### DOCUMENT SEGMENT
══════════

Here’s what’s not to like.  Ivanka is not just a PK – that’s bad enough!  But she’s a PKJ – Ivanka and Jared Kushner are Jewish … and that is a big problem.  NOT because of the anti-Semites in America, but because of the Jews in America.  For any other people, the Kushner/Trump marriage, or if you want, call it “merger,” is a beautiful, inspiring story.  For any other people, at a time when intermarriage so threatens our future, here is a Jewish boy who insists that his Protestant girlfriend convert; and she agrees!  She not only converts, but converts by an Orthodox rabbi and writes how beautiful she finds the Shabbos for the time it gives her family to be together.  For any other people, what pride they would take when, in the fall of one year, newspapers carried a picture of Jared and Ivanka pushing their baby carriage home from shul, showing their child with what was described as “holding flowers,” not knowing it was their lulav and etrog.  I mean, it doesn’t get better than that!

But we’re Jews, so why see something good when we can see something bad!  Listen to some of the headlines from both the Jewish and general press regarding Ivanka and Jared as Jews:

– “Jewish World Weighs In on Ivanka and Jared’s piety on inauguration day.”

– Then there is: “Ivanka and Jared’s ride to church on Shabbos sparks controversy.”

– “Jared Kushner and Ivanka Trump should cut the hypocrisy.”

– “Ivanka Trump fails the Queen Esther test.”

– CNN Panel discusses influence of Jared Kushner’s Shabbat observance on father-in-law, President Donald Trump’s, tweeting.

– And then there’s this one: Kushner and Trump arrive in West Palm Beach, Florida – Friday – 5:51 PM EST – candle lighting 5:51 PM – sunset – 6:09 PM.

So now let me ask you once again: Would you want to be Ivanka and Jared?  They are not perfect, but would you want to be judged like this? And let me ask you: Is everything our business?  Do we have to stand in judgement of what everyone else does? That, in itself, is bad enough.  Even worse is the fact that very rarely when we judge do we find something good to say!  We are always looking for the “gotcha,” pulling them down not building them up.

That’s what Reb Levi Yitzchak of Bereditchiv used to do.  Rev Levi Yitzchak is one of the most beloved  rabbis in Jewish folk lore.  What made him so well liked?  Listen to this story.  Once he was walking with one of his Chassidim and they saw another of his followers greasing the axle on his wagon when he suddenly stopped to daven Mincha.  The Chassid said to Reb Levi, “Look at his despicable behavior … while he davens Mincha he fixes his axle.”  Reb Levi said, “No, no … look at what a beautiful Chassid he is.  While fixing his axle he davens Mincha.”  Reb Levi was able to see the best in everyone.  Is it really asking too much to do the same in regard to Ivanka and Jared?  And what about how, before moving to Washington, Ivanka and Jared came down to find a day school for their children and a shul that would be within walking distance of their home?  Do we know that many Jews who do that?  Why look for the bad in others when there is so much good to be found?

Ask yourselves honestly: When you talk with others about others, do you build them up or tear them down?  At a party, restaurant, school parking lot, do you look for something good to say about others, or do you delight in pointing out their flaws?  Tell the truth!

══════════

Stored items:
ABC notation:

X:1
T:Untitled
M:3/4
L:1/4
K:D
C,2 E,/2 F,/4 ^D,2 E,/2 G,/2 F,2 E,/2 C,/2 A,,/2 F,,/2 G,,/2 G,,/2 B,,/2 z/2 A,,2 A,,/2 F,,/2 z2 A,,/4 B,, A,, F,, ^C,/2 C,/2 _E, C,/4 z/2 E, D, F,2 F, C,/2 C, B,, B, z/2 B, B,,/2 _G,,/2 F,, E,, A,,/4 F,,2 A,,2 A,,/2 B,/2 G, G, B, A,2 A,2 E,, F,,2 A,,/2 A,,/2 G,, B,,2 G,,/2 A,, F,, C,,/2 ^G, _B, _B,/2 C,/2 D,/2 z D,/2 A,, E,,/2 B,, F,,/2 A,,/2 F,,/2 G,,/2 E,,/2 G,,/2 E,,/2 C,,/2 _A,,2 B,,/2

══════════

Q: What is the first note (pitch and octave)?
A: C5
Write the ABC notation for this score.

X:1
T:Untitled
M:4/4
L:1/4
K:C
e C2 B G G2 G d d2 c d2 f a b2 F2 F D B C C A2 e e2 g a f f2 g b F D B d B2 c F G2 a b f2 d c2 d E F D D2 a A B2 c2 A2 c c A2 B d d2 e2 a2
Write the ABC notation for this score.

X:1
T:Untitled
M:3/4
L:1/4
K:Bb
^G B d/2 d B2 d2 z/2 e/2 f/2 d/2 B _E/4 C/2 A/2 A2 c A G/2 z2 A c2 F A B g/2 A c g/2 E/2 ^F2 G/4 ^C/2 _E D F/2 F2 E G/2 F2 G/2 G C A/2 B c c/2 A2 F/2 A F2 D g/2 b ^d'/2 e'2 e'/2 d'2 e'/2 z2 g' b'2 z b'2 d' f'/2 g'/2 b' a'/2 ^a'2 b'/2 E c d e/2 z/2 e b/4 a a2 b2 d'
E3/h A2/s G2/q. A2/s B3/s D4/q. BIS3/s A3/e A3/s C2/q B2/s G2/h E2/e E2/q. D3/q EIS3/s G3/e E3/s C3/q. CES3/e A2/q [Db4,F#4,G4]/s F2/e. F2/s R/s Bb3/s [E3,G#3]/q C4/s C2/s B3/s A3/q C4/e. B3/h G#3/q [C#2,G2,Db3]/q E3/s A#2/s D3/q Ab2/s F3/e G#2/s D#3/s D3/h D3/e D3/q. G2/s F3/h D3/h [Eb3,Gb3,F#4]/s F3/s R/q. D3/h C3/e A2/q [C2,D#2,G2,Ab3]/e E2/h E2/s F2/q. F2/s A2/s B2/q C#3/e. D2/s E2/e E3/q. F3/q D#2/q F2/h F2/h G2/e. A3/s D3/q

══════════

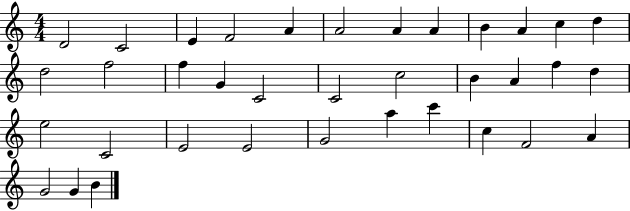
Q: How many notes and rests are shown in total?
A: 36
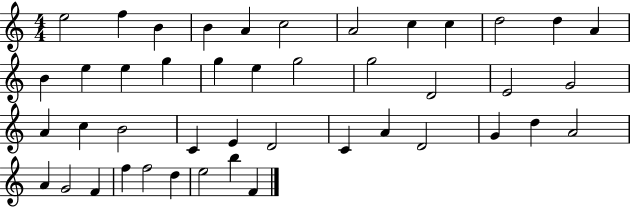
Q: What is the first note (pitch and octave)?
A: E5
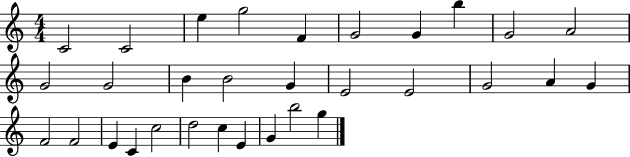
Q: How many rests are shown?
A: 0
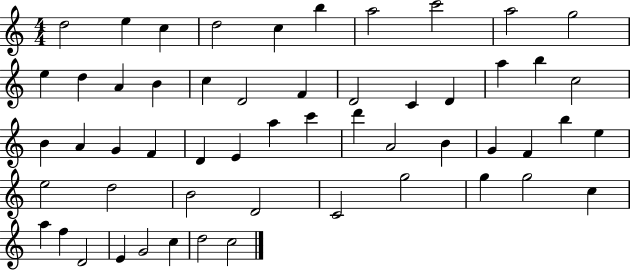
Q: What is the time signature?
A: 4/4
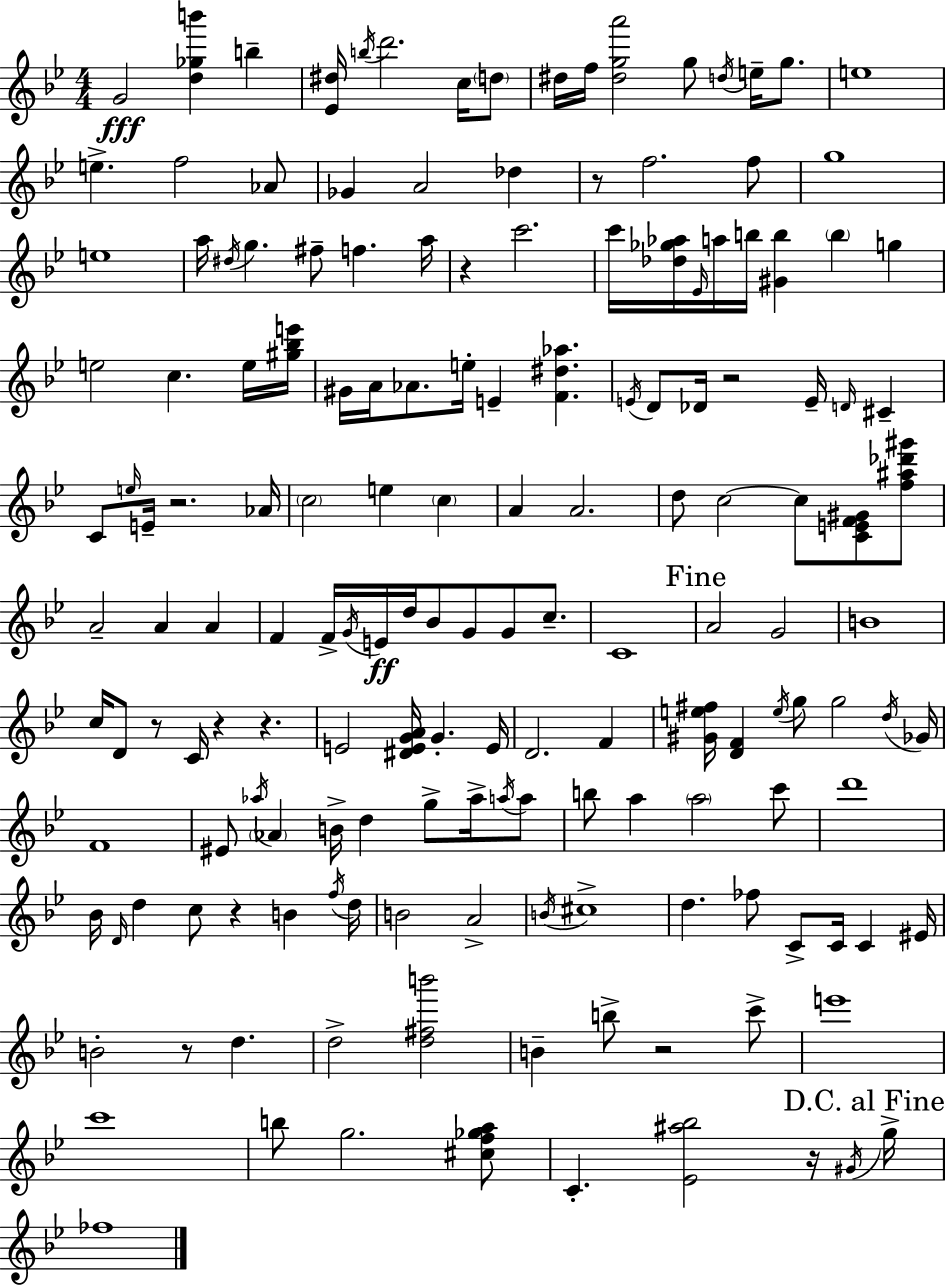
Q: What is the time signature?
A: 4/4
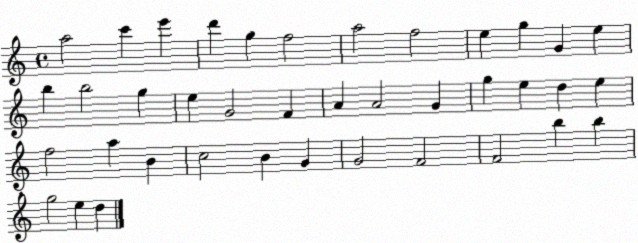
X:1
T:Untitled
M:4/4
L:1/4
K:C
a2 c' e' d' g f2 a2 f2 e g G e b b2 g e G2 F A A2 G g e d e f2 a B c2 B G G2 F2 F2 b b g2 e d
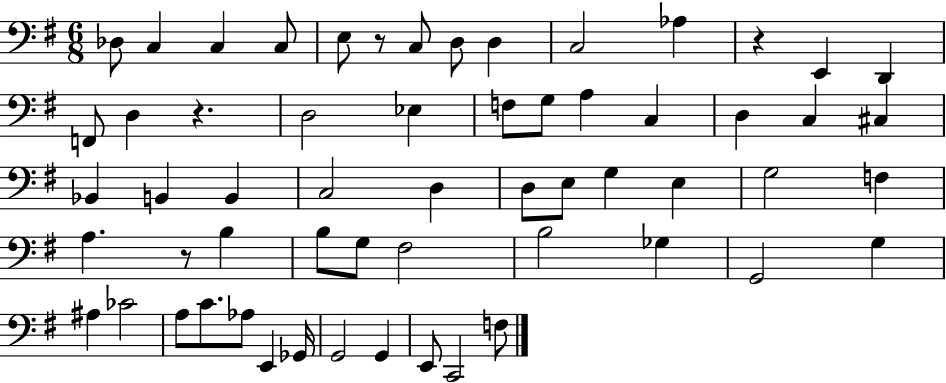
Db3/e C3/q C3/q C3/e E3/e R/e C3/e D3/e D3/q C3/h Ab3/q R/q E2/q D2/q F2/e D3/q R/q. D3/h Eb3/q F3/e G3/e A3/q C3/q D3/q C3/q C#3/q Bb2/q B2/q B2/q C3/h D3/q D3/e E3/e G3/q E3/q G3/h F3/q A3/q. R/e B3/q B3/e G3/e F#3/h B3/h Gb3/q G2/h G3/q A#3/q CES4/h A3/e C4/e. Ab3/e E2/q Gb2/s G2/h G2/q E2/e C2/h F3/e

══════════

### EXERCISE 1
Select every line of the records that contains the string "rests", matching case exactly, and copy each one.
### EXERCISE 2
Carry on the piece about Ivanka and Jared from the point where it stops.
The text and the records come from unrelated sources.

### EXPECTED ANSWER 1
Q: How many notes and rests are shown in total?
Q: How many rests are shown?

### EXPECTED ANSWER 2
YOU CAN STOP HERE. Or you can read on about a candle that we use tonight. Every year on the night preceding the festival of Pesach, we have the ritual of Bedikat Chometz, the search for the chometz…that last ditch effort to make sure that there is no chometz in the house before Pesach arrives.  Tradition has us go from room to room with a feather to sweep up any chometz we may find, a wooden spoon to sweep the chometz into, and a candle … a candle to provide illumination for the search.

And so now we’re left with this question: We dispose of (usually by burning) the chometz and the spoon and the feather, they are or they touched chometz. But we also dispose of the poor little candle. All it did was help us perform a mitzvah.  Why do we dispose of it as well?

Wohlberg asked this question to his father when he was a child. The answer he has never forgotten:  “That candle served only one purpose in life.  To look for chometz.  Something that was used just to look for faults, to look for imperfections, something whose sole purpose in life is to look for something wrong in every nook and cranny … THAT you have to get rid of before you can celebrate Pesach.”  I like that thought, and I hope you do, too.  That candle is only used for “gotcha!”  That shouldn’t be around when we gather at the Seder table.

So at this season of spring housecleaning, let us clean house inside us as well.  Let us burn out the evil impulse that makes us derive some kind of psychic satisfaction from pulling down people.  Let’s look for other people’s virtues and not their flaws.    Indeed, at the Pesach Seder, we’ll be sitting with family and friends — some we haven’t seen for a while.  Are we going to be positive or negative?  Are we going to use this family experience to “tell it like it is” or “to set the record straight?”  Instead of criticizing “for their own good,” how about praising “for their own good?”  Instead of “gotcha” how about “love to have you.”

Think about it.  This week, let’s work on building ourselves up, not on pulling other people down.  Then, indeed, we will be blessed with a “Chag sameach – a truly beautiful festival” – and maybe a better society as well.

Best to you and yours for a wonderful holiday.  Bill Rudolph

Jumbo the Elephant

Last week it was the Nazis and drugs. Today I want to share some calendrical notices, continuing with the theme of doing anything to avoid the news. I have one of those calendars that has an entry each day, like Bach was born last Tuesday (in 1685), the first telephone call was made on (Friday) the 10th (in 1876), etc. For the week now concluding, we get these entries:

March 26: Robert Frost born, 1874. Think “The Road Not Taken.”
March 27: Release of song Singing in the Rain, 1952.
March 28: Barnum joins Bailey, 1881. See below.
March 29: Cy Young, greatest baseball pitcher ever (?), born 1867
March 30: National Doctor’s Day. Who knew?
March 31: Eiffel Tower opens first time, dignitary tour, 1889

Let me focus on March 28. Lo and behold, the circus was in the news lately, because several factors are putting it slowly but surely out of business. The very Barnum and Bailey, a merger of two smaller circuses, was launched as the Greatest Show on Earth in 1881 and featured Jumbo, maybe the world’s largest elephant. It was then bought up by the Ringling brothers in1907, creating what we know as the Ringling Brothers and Barnum & Bailey Traveling Circus. The Feld family purchased it in 1956. It is closing down this year, after a mere 136 years! The website says it was a combination of declining interest (especially after the elephants went off the road last winter) and rising costs. May 21st at the Nassua Coliseum is it.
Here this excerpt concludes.